### What is required
All lines from the one containing "주 제 한국 사회는 왜" through the final line of the listing below, and no others, must be returned exactly; no pictures belong in the copy.

### Records for the exercise

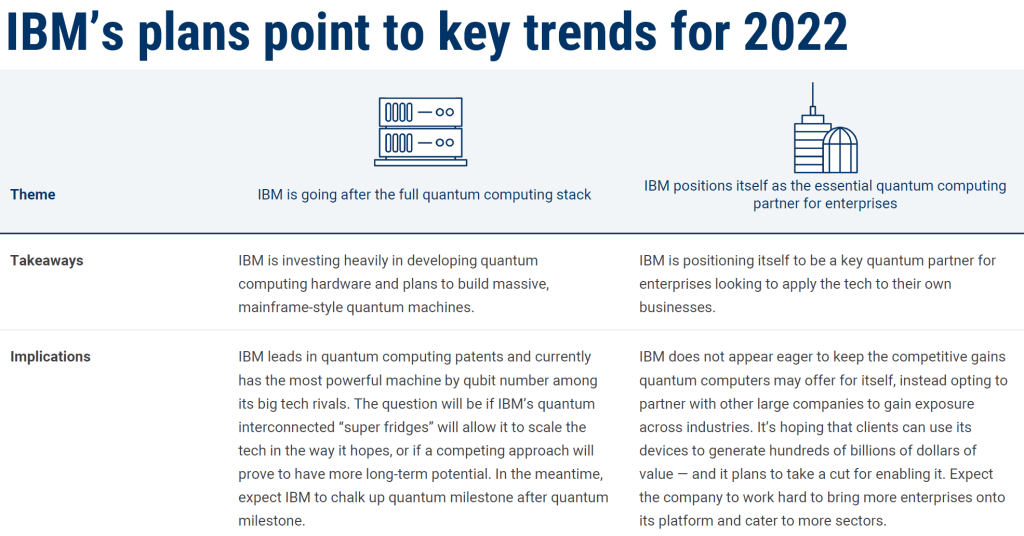 IBM's plans point to key trends for 2022

| Theme | IBM is going after the full quantum computing stack | IBM positions itself as the essential quantum computing partner for enterprises |
|---|---|---|
| Takeaways | IBM is investing heavily in developing quantum computing hardware and plans to build massive, mainframe-style quantum machines. | IBM is positioning itself to be a key quantum partner for enterprises looking to apply the tech to their own businesses. |
| Implications | IBM leads in quantum computing patents and currently has the most powerful machine by qubit number among its big tech rivals. The question will be if IBM's quantum interconnected "super fridges" will allow it to scale the tech in the way it hopes, or if a competing approach will prove to have more long-term potential. In the meantime, expect IBM to chalk up quantum milestone after quantum milestone. | IBM does not appear eager to keep the competitive gains quantum computers may offer for itself, instead opting to partner with other large companies to gain exposure across industries. It's hoping that clients can use its devices to generate hundreds of billions of dollars of value — and it plans to take a cut for enabling it. Expect the company to work hard to bring more enterprises onto its platform and cater to more sectors. |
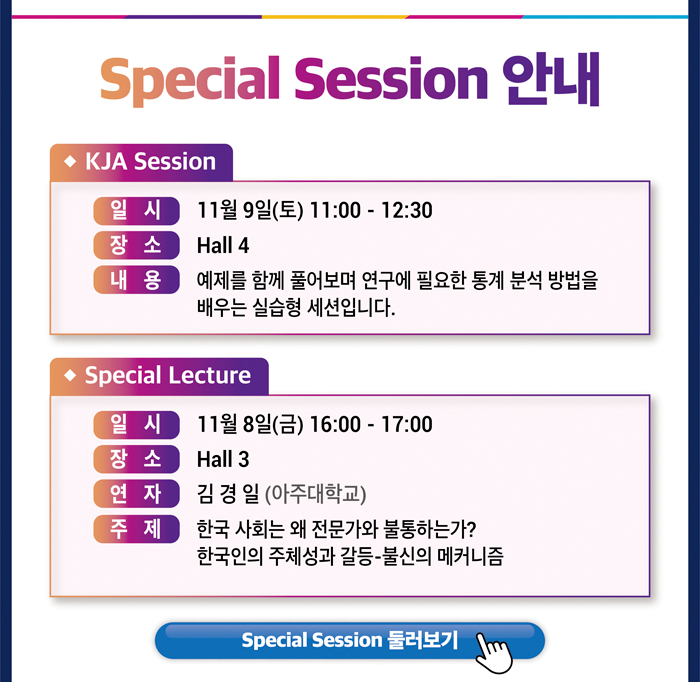 Special Session 안내

◆ KJA Session

일 시 11월 9일(토) 11:00 - 12:30
장 소 Hall 4
내 용 예제를 함께 풀어보며 연구에 필요한 통계 분석 방법을 배우는 실습형 세션입니다.

◆ Special Lecture

일 시 11월 8일(금) 16:00 - 17:00
장 소 Hall 3
연 자 김 경 일 (아주대학교)
주 제 한국 사회는 왜 전문가와 불통하는가? 한국인의 주체성과 갈등-불신의 메커니즘

Special Session 둘러보기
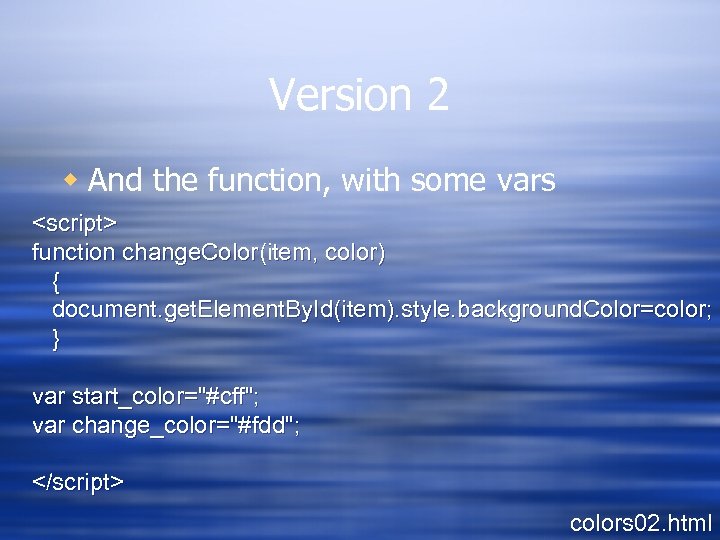 Version 2

And the function, with some vars

<script>
function changeColor(item, color)
{
document.getElementById(item).style.backgroundColor=color;
}

var start_color="#cff";
var change_color="#fdd";

</script>

colors02.html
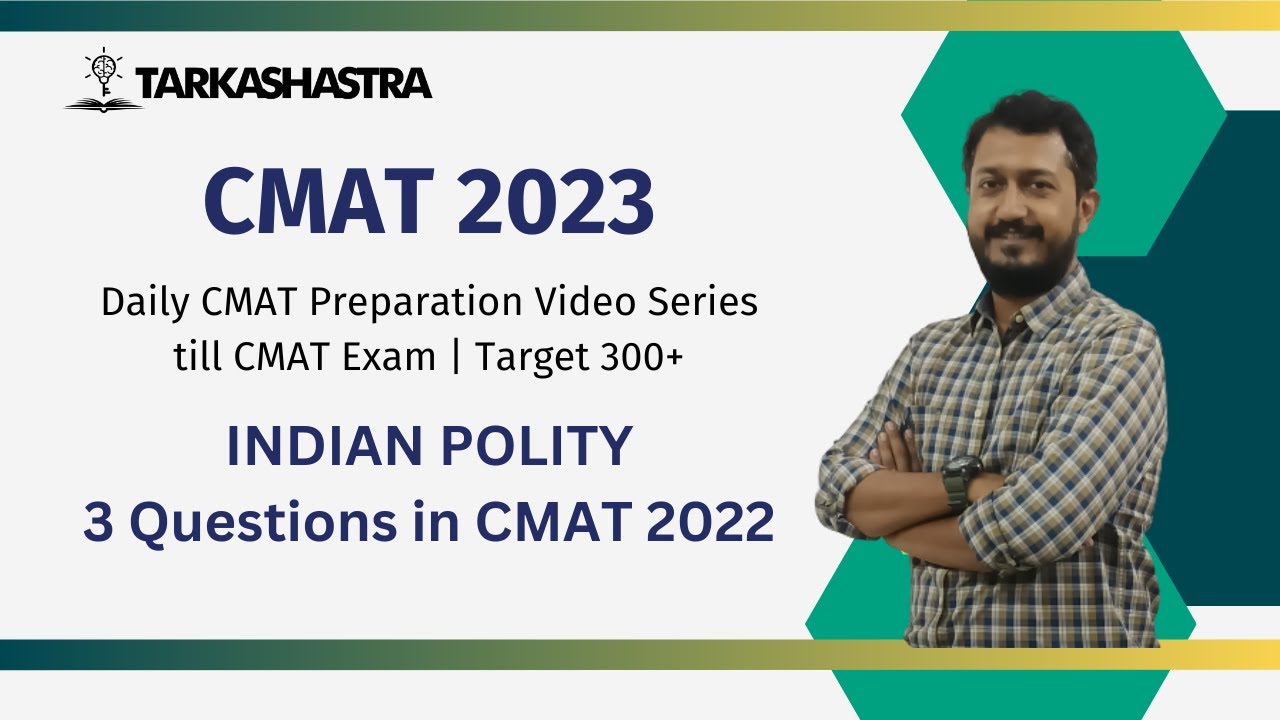 TARKASHASTRA

CMAT 2023

Daily CMAT Preparation Video Series till CMAT Exam | Target 300+

INDIAN POLITY
3 Questions in CMAT 2022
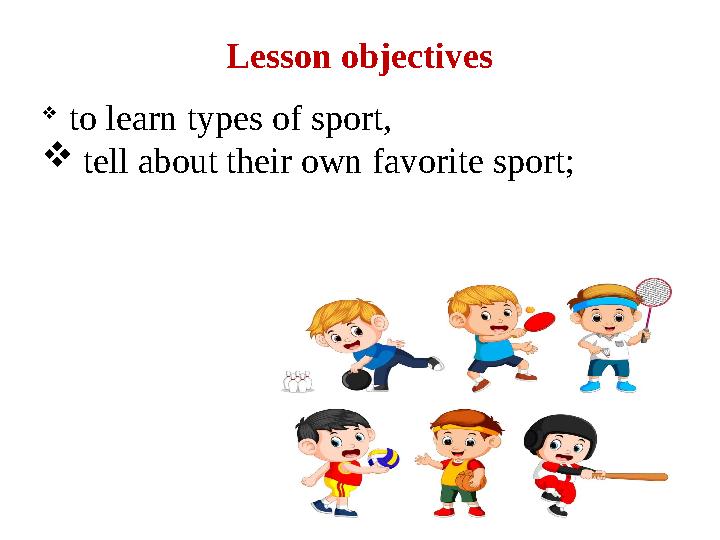 Lesson objectives

❖ to learn types of sport,
❖ tell about their own favorite sport;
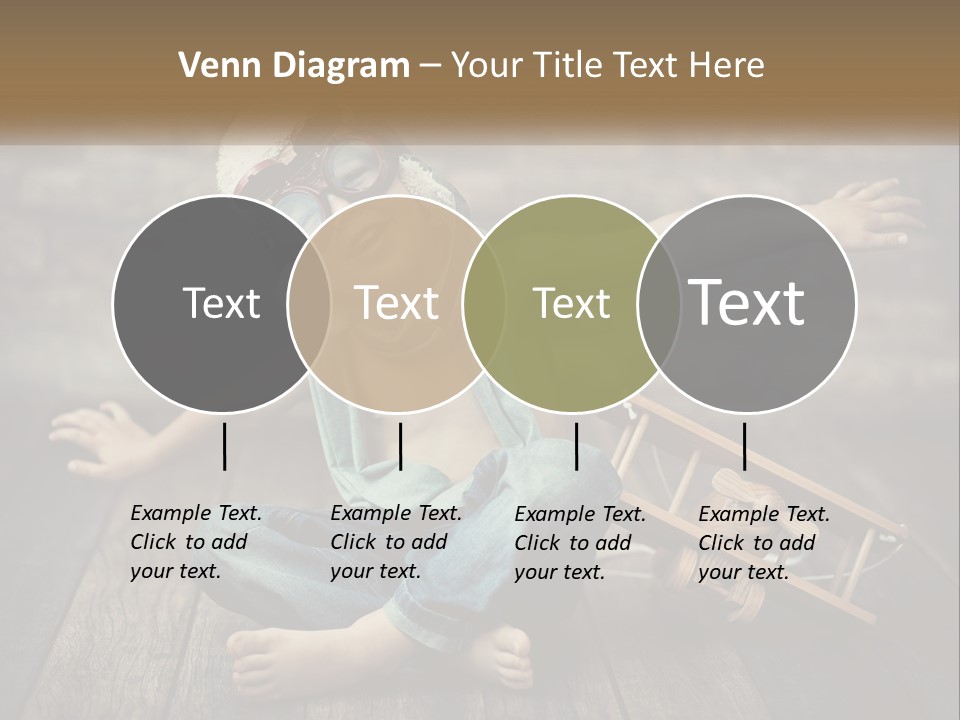 Venn Diagram – Your Title Text Here

Text

Text

Text

Text

Example Text. Click to add your text.

Example Text. Click to add your text.

Example Text. Click to add your text.

Example Text. Click to add your text.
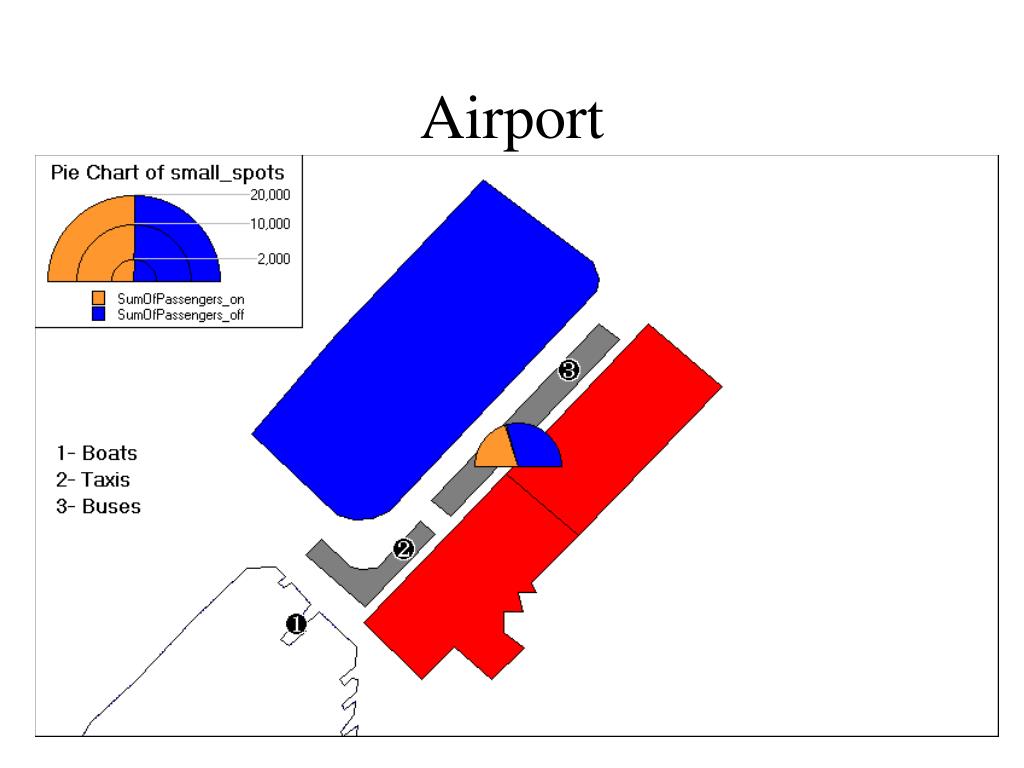 Airport

Pie Chart of small_spots

20,000

10,000

2,000

SumOfPassengers_on
SumOfPassengers_off

1- Boats
2- Taxis
3- Buses

3

2

1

### Response to the exercise
주 제 한국 사회는 왜 전문가와 불통하는가? 한국인의 주체성과 갈등-불신의 메커니즘

Special Session 둘러보기
 Version 2

And the function, with some vars

<script>
function changeColor(item, color)
{
document.getElementById(item).style.backgroundColor=color;
}

var start_color="#cff";
var change_color="#fdd";

</script>

colors02.html
 TARKASHASTRA

CMAT 2023

Daily CMAT Preparation Video Series till CMAT Exam | Target 300+

INDIAN POLITY
3 Questions in CMAT 2022
 Lesson objectives

❖ to learn types of sport,
❖ tell about their own favorite sport;
 Venn Diagram – Your Title Text Here

Text

Text

Text

Text

Example Text. Click to add your text.

Example Text. Click to add your text.

Example Text. Click to add your text.

Example Text. Click to add your text.
 Airport

Pie Chart of small_spots

20,000

10,000

2,000

SumOfPassengers_on
SumOfPassengers_off

1- Boats
2- Taxis
3- Buses

3

2

1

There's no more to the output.